--- EXERCISE ---
Reproduce all of the following material word for word, from the first line through the last.

--- TASK DATA ---

## Begin

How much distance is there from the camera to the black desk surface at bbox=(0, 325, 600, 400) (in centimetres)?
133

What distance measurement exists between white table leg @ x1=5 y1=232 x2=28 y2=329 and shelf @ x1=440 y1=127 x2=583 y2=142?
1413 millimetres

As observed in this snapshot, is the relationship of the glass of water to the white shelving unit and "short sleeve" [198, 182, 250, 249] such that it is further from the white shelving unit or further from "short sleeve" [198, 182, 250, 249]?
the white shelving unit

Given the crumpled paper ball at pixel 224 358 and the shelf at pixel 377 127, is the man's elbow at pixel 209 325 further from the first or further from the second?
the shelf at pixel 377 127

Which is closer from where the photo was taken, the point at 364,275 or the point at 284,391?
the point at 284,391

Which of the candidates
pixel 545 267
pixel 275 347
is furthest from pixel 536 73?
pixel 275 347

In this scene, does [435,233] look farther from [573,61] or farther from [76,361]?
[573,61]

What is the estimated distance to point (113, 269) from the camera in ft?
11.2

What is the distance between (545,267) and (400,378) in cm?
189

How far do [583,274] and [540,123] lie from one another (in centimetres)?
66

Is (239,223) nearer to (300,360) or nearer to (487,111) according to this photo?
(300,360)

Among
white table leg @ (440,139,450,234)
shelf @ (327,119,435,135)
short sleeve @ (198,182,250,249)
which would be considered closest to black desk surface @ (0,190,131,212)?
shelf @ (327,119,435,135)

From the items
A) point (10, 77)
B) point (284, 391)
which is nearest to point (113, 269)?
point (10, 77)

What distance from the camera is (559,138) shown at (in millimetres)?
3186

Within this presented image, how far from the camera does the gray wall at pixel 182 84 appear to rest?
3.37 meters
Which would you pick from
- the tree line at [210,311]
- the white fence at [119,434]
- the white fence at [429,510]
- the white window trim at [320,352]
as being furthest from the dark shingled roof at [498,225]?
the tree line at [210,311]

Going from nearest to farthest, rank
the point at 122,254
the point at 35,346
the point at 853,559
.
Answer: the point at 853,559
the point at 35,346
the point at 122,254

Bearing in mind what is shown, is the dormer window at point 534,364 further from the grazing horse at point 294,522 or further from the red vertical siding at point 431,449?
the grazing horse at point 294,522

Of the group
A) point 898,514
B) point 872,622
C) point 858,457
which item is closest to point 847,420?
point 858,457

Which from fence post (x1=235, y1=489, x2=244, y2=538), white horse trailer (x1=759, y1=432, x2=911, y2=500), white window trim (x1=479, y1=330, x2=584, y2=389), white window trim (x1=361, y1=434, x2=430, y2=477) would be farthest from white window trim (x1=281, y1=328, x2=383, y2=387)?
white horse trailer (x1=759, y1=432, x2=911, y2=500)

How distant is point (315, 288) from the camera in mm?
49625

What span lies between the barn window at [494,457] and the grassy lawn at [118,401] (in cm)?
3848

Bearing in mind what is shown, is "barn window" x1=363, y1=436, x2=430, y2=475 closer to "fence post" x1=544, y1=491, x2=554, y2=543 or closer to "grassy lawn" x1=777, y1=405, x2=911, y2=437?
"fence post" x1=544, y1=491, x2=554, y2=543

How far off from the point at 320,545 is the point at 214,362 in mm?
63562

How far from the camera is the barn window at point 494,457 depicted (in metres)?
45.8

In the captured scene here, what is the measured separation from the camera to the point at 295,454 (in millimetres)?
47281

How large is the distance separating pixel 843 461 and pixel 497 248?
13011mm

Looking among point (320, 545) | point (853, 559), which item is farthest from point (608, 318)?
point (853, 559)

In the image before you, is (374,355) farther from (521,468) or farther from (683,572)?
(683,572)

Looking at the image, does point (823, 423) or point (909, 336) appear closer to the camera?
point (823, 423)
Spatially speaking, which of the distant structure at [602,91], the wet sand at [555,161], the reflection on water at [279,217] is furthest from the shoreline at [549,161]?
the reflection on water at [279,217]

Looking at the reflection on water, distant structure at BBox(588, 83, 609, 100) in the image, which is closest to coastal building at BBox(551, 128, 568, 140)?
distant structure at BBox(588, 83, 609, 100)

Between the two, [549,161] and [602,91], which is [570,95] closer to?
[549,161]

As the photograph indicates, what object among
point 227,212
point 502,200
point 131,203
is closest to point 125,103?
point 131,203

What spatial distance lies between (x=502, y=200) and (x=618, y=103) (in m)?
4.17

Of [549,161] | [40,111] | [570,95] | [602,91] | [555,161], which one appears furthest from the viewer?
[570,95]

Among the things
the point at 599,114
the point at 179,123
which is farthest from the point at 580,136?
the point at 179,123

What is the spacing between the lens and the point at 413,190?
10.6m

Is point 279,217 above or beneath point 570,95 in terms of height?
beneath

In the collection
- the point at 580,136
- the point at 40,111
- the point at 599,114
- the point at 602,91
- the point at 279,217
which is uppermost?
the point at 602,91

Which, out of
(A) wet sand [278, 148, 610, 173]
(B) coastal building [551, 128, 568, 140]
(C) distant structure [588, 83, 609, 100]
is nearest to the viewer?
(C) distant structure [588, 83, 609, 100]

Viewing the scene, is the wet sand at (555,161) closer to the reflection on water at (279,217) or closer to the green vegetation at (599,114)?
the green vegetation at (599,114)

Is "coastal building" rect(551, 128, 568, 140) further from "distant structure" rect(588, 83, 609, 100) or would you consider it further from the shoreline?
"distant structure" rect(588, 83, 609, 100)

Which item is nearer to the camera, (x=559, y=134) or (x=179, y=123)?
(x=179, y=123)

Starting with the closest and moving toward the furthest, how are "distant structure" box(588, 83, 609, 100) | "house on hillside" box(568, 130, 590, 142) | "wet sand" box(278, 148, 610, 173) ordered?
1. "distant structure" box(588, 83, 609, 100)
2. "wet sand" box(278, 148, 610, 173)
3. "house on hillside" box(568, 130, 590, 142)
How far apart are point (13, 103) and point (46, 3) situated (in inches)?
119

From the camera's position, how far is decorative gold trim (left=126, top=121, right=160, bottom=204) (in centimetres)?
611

## End

--- ANSWER IN FULL ---
How much distance is there from the camera to the black desk surface at bbox=(0, 325, 600, 400) (in centimetres)?
133

What distance measurement exists between white table leg @ x1=5 y1=232 x2=28 y2=329 and shelf @ x1=440 y1=127 x2=583 y2=142?
1413 millimetres

As observed in this snapshot, is the relationship of the glass of water to the white shelving unit and "short sleeve" [198, 182, 250, 249] such that it is further from the white shelving unit or further from "short sleeve" [198, 182, 250, 249]?
the white shelving unit

Given the crumpled paper ball at pixel 224 358 and the shelf at pixel 377 127, is the man's elbow at pixel 209 325 further from the first or further from the second?
the shelf at pixel 377 127

Which is closer from where the photo was taken, the point at 364,275 or the point at 284,391?
the point at 284,391

Which of the candidates
pixel 545 267
pixel 275 347
is furthest from pixel 536 73?
pixel 275 347

In this scene, does [435,233] look farther from [573,61] or farther from [76,361]?
[573,61]

What is the estimated distance to point (113, 269) from the camera in ft?
11.2

What is the distance between (545,267) and (400,378) in cm?
189

How far do [583,274] and [540,123] lie from one another (in centimetres)?
66

Is (239,223) nearer to (300,360) or nearer to (487,111) according to this photo?
(300,360)

Among
white table leg @ (440,139,450,234)
shelf @ (327,119,435,135)
short sleeve @ (198,182,250,249)
which would be considered closest to black desk surface @ (0,190,131,212)?
shelf @ (327,119,435,135)

From the items
A) point (10, 77)
B) point (284, 391)
which is nearest to point (113, 269)?
point (10, 77)

What distance from the camera is (559,138) shown at (in millimetres)?
3186

Within this presented image, how far from the camera does the gray wall at pixel 182 84 appear to rest?
3.37 meters
Which would you pick from
- the tree line at [210,311]
- the white fence at [119,434]
- the white fence at [429,510]
- the white window trim at [320,352]
as being furthest from the dark shingled roof at [498,225]?
the tree line at [210,311]

Going from nearest to farthest, rank
the point at 122,254
the point at 35,346
the point at 853,559
.
Answer: the point at 853,559
the point at 35,346
the point at 122,254

Bearing in mind what is shown, is the dormer window at point 534,364 further from the grazing horse at point 294,522 or further from the red vertical siding at point 431,449?
the grazing horse at point 294,522

Of the group
A) point 898,514
B) point 872,622
C) point 858,457
which item is closest to point 847,420?
point 858,457

Which from fence post (x1=235, y1=489, x2=244, y2=538), white horse trailer (x1=759, y1=432, x2=911, y2=500), white window trim (x1=479, y1=330, x2=584, y2=389), white window trim (x1=361, y1=434, x2=430, y2=477) would be farthest from white window trim (x1=281, y1=328, x2=383, y2=387)?
white horse trailer (x1=759, y1=432, x2=911, y2=500)

How distant is point (315, 288) from the camera in mm?
49625

What span lies between the barn window at [494,457] and the grassy lawn at [118,401] (in cm)?
3848

Bearing in mind what is shown, is "barn window" x1=363, y1=436, x2=430, y2=475 closer to "fence post" x1=544, y1=491, x2=554, y2=543 or closer to "grassy lawn" x1=777, y1=405, x2=911, y2=437?
"fence post" x1=544, y1=491, x2=554, y2=543

How far off from the point at 320,545 is the point at 214,362 in mm?
63562

How far from the camera is the barn window at point 494,457 depicted (in metres)?
45.8

In the captured scene here, what is the measured separation from the camera to the point at 295,454 (in millimetres)?
47281

How large is the distance separating pixel 843 461 and pixel 497 248?
13011mm

Looking among point (320, 545) | point (853, 559), which item is farthest from point (608, 318)?
point (853, 559)

In the image before you, is (374,355) farther from (521,468) or farther from (683,572)?
(683,572)

Looking at the image, does point (823, 423) or point (909, 336) appear closer to the camera?
point (823, 423)
Spatially speaking, which of the distant structure at [602,91], the wet sand at [555,161], the reflection on water at [279,217] is furthest from the shoreline at [549,161]?
the reflection on water at [279,217]

Looking at the reflection on water, distant structure at BBox(588, 83, 609, 100) in the image, which is closest to coastal building at BBox(551, 128, 568, 140)?
distant structure at BBox(588, 83, 609, 100)

Between the two, [549,161] and [602,91], which is [570,95] closer to?
[549,161]

As the photograph indicates, what object among
point 227,212
point 502,200
point 131,203
is closest to point 125,103?
point 131,203

What spatial distance lies between (x=502, y=200) and (x=618, y=103) (in m)?
4.17

Of [549,161] | [40,111] | [570,95] | [602,91] | [555,161], which one appears furthest from the viewer?
[570,95]

Among the things
the point at 599,114
the point at 179,123
which is farthest from the point at 580,136?
the point at 179,123

What is the spacing between the lens and the point at 413,190?
10.6m

Is point 279,217 above or beneath point 570,95 in terms of height?
beneath

In the collection
- the point at 580,136
- the point at 40,111
- the point at 599,114
- the point at 602,91
- the point at 279,217
which is uppermost?
the point at 602,91

Which, out of
(A) wet sand [278, 148, 610, 173]
(B) coastal building [551, 128, 568, 140]
(C) distant structure [588, 83, 609, 100]
is nearest to the viewer?
(C) distant structure [588, 83, 609, 100]

Viewing the scene, is the wet sand at (555,161) closer to the reflection on water at (279,217) or closer to the green vegetation at (599,114)?
the green vegetation at (599,114)

Is "coastal building" rect(551, 128, 568, 140) further from "distant structure" rect(588, 83, 609, 100) or would you consider it further from the shoreline?
"distant structure" rect(588, 83, 609, 100)

Which item is nearer to the camera, (x=559, y=134) or (x=179, y=123)?
(x=179, y=123)

Starting with the closest and moving toward the furthest, how are "distant structure" box(588, 83, 609, 100) | "house on hillside" box(568, 130, 590, 142) | "wet sand" box(278, 148, 610, 173) ordered?
1. "distant structure" box(588, 83, 609, 100)
2. "wet sand" box(278, 148, 610, 173)
3. "house on hillside" box(568, 130, 590, 142)
How far apart are point (13, 103) and point (46, 3) situated (in inches)?
119

From the camera's position, how far is decorative gold trim (left=126, top=121, right=160, bottom=204) (in centimetres)?
611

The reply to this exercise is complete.